Parallelization Strategies for Matrix Assembly in Finite Element Methods

  • Jorn Behrens


Adaptive finite element methods include unstructured discretization meshes. Most algorithms for the matrix assembly follow the ordering of the arising meshes. Time-dependent problems resulting in rapidly changing locally refined (i.e. unstructured) discretization grids need a matrix assembly in each timestep. This demands a considerable amount of computing time which in turn calls for parallelization.

Domain decomposition techniques often suffer from insufficient load balancing. Especially in adaptive methods balancing the computational workload is difficult, because the number of unknowns in each domain is not predictable and even may change during the computation.

Analysing data dependencies in the matrix assembly, one obtains the problem to synchronize access to one node (matrix element) from neighbouring elements. An efficient algorithm based on coloring the elements following a very simple tabulated indexing scheme has been found. Within each color, calculation is free of data dependencies. Load balancing becomes easy, because data can be distributed uniformly among the processors. This method works well for shared memory architectures.

For distributed memory computers, however, the color indexing method fails, because logical and physical ordering differ, thus physical data access is not structured. A second method for parallelizing the same problem (i.e. matrix assembly in finite element methods) has been developed.

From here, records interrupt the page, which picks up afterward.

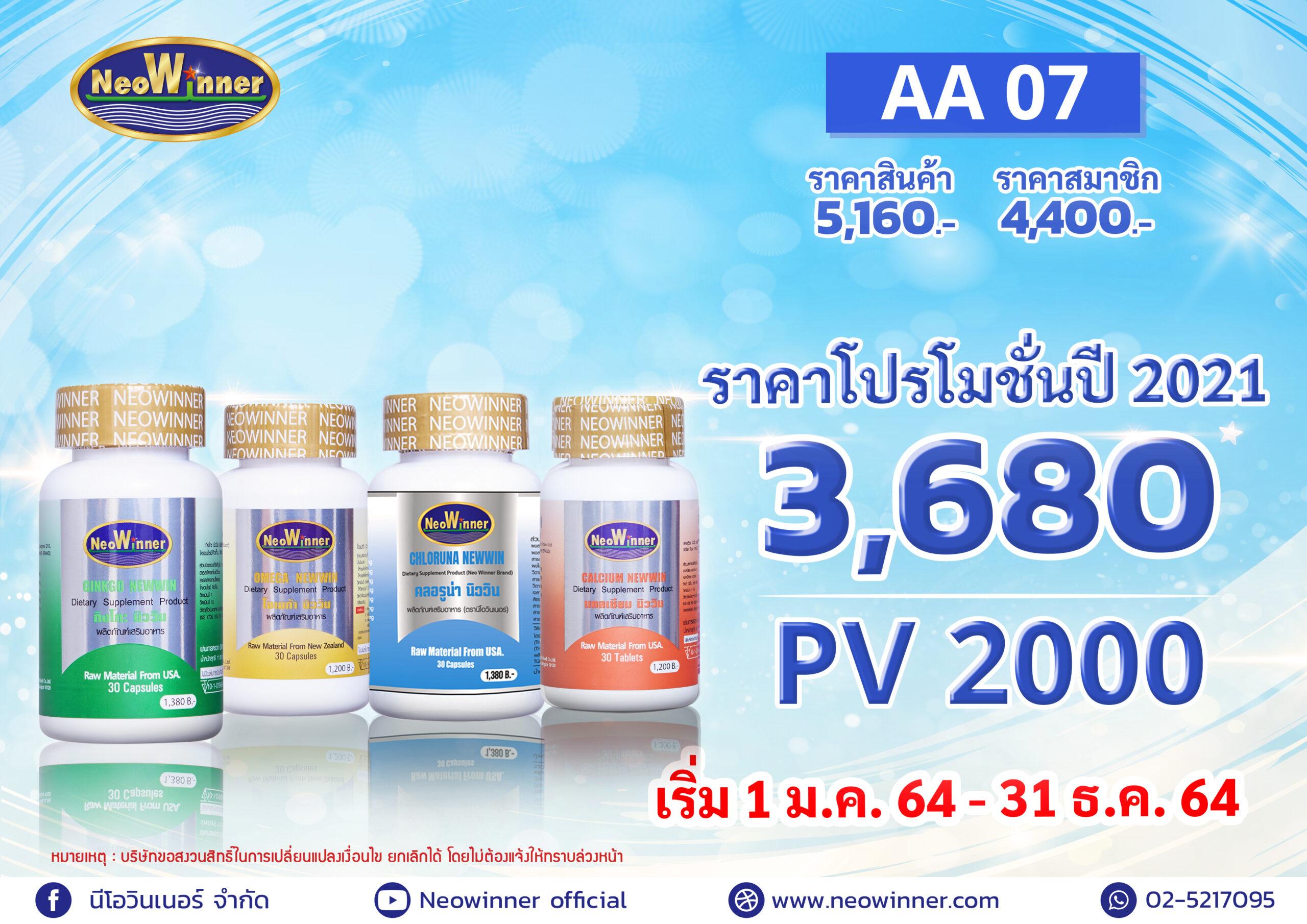 Promotion-AA-07-2021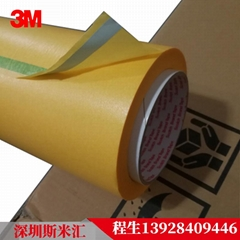 3M 244 high temperature automotive masking paper yellow traceless tape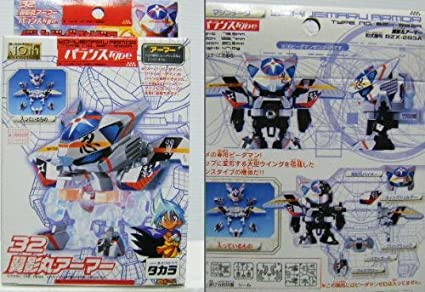 Amazon.com: Takara Battle B-daman Wing Ninja Yoku Ei Maru 32 ...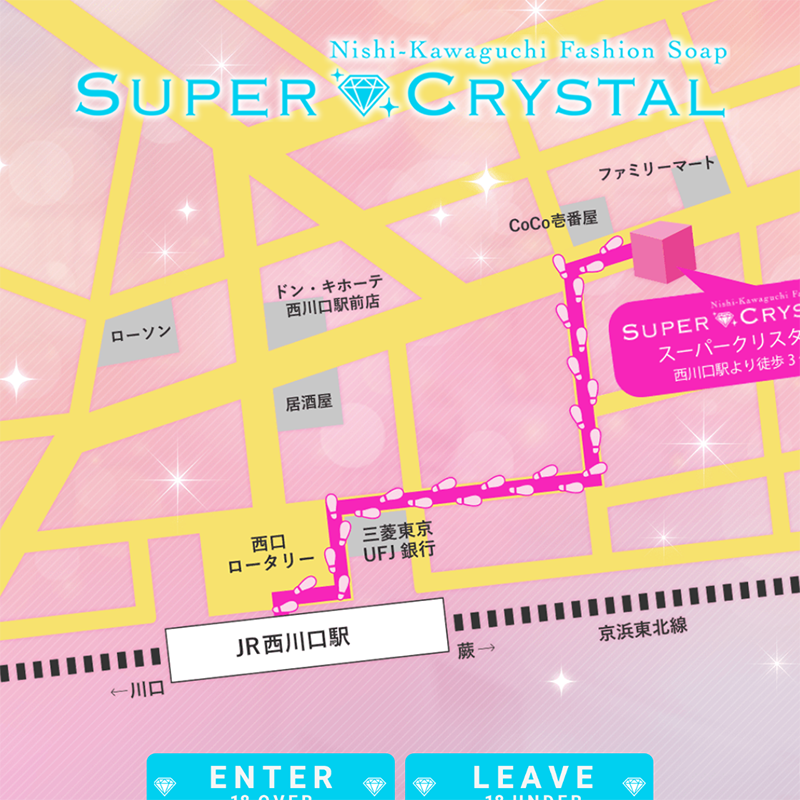 スーパークリスタル_オフィシャルサイト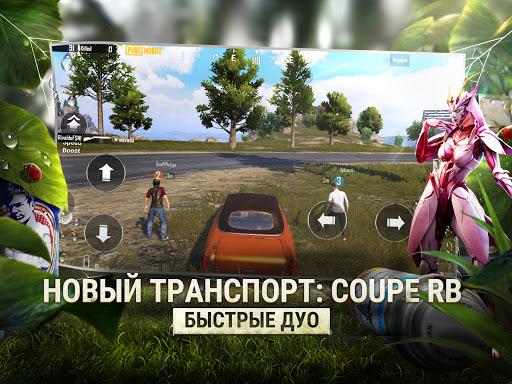 PUBG MOBILE: Переход скриншот 15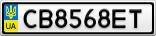 Номерной знак - CB8568ET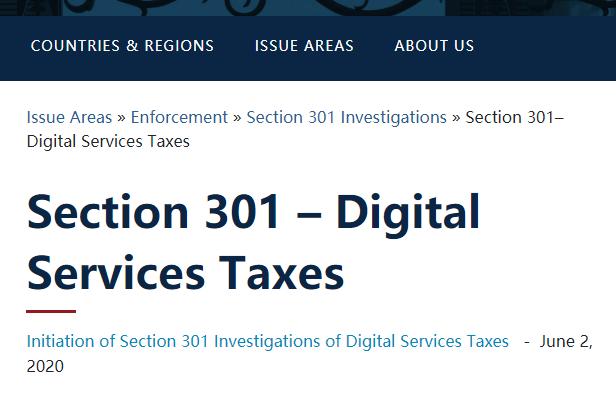 美国就数字税对欧盟和印度等国开启301调查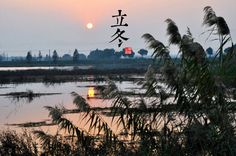 "19th solar term ""Winter Begins"" 立冬。Beautiful views of the 24 solar terms (19) - People's Daily Online"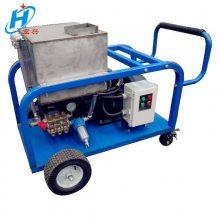宏兴供应焊缝高压清洗机
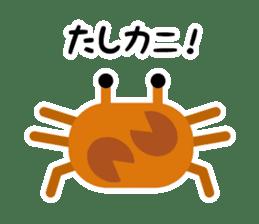 Funny Animal Faces Sticker sticker #5181531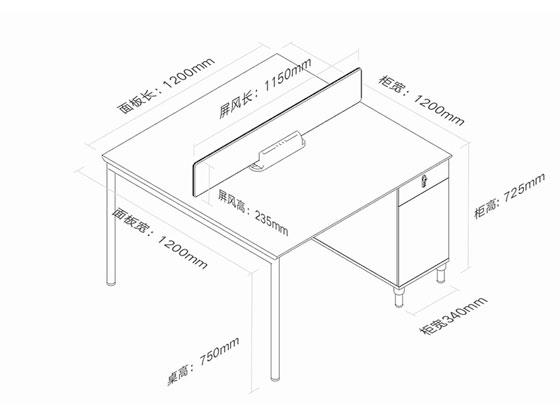 白色办公桌尺寸图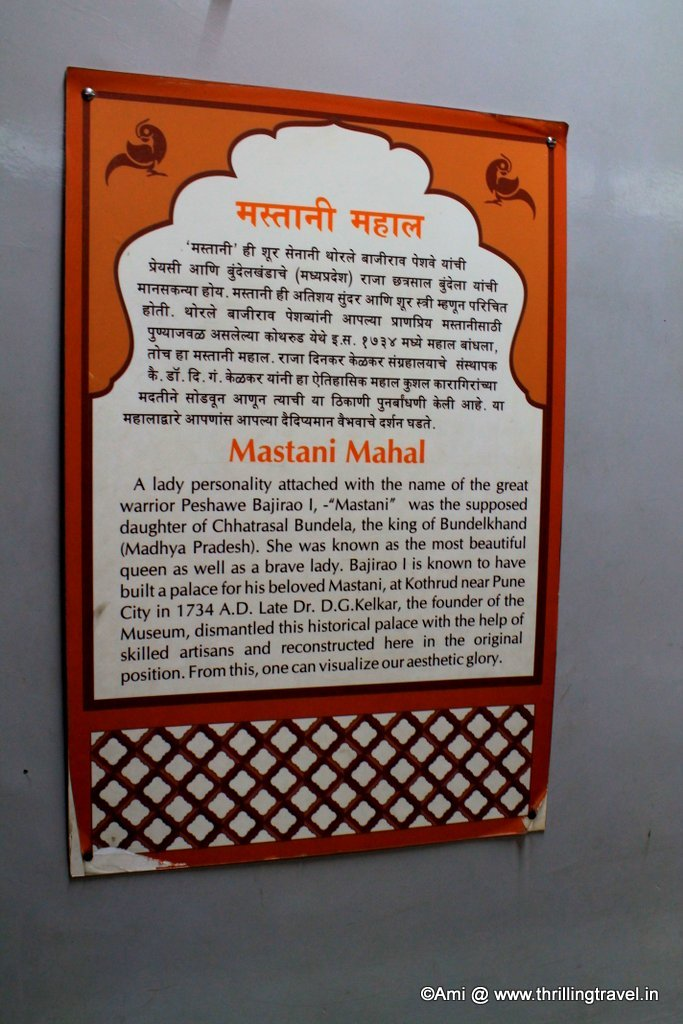 About the Mastani Mahal at Kelkar Museum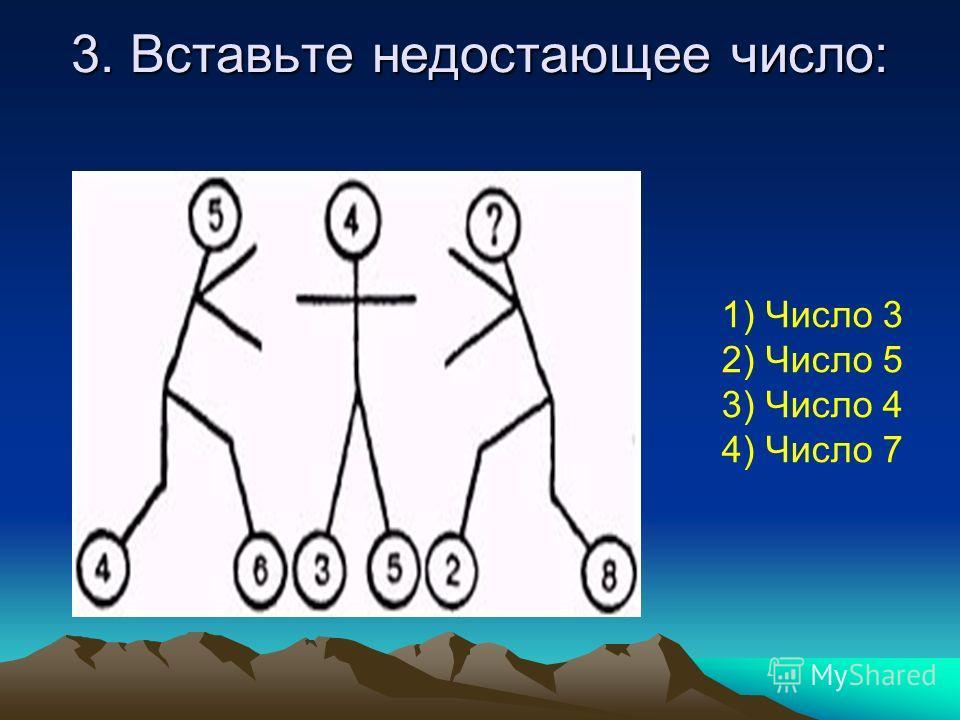 3. Вставьте недостающее число: 1) Число 3 2) Число 5 3) Число 4 4) Число 7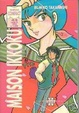 Cover of Maison Ikkoku [serie interrotta]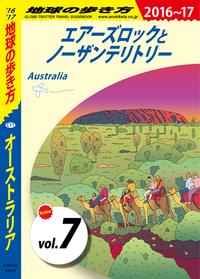 地球の歩き方 C11 オーストラリア 2016-2017 【分冊】 7 エアーズロックとノーザンテリトリー-電子書籍
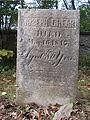Greer (Joseph), Bethany Cemetery, 2015-10-09, 01.jpg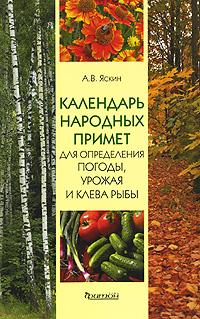 Календарь народных примет для определения погоды, урожая и клева рыбы ( 978-5-93457-353-0 )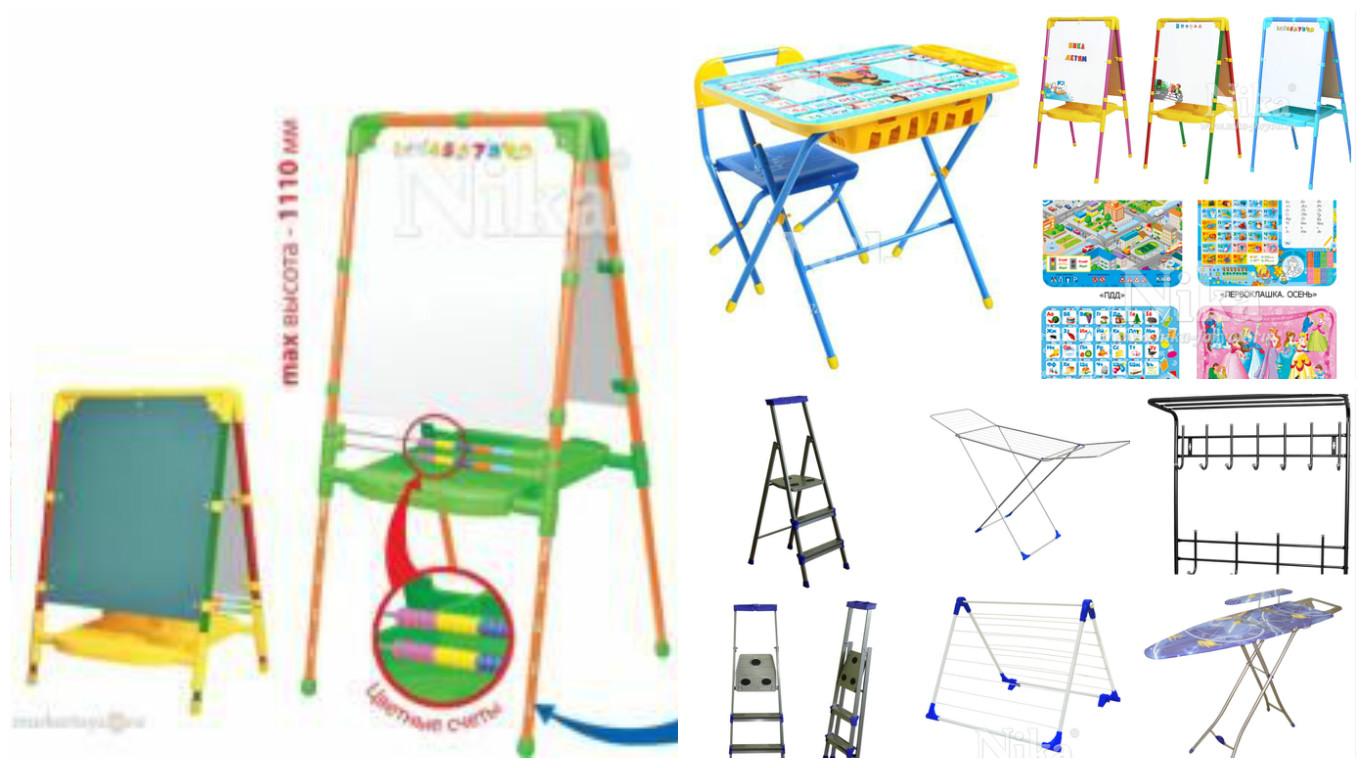 Сбор заказов. Ника. Санки, санки-коляски.Детская складная мебель с Азбукой и др, мольберт с Азбукой и мозайкой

Using index-arrays for mapping the logical ordering to a suitable physical (storage-) ordering, one obtains an almost optimally load balanced and efficient algorithm.

Timing results for an Alliant FX/2800 (color indexing) and a Kendall Square Research KSR-1 show the efficiency of both algorithms.

Timing results for an Alliant FX/2800 (color indexing) and a Kendall Square Research KSR-1 show the efficiency of both algorithms.


Color Indexing Matrix Assembly Memory Architecture Parallelization Strategy Local Refinement 
These keywords were added by machine and not by the authors. This process is experimental and the keywords may be updated as the learning algorithm improves.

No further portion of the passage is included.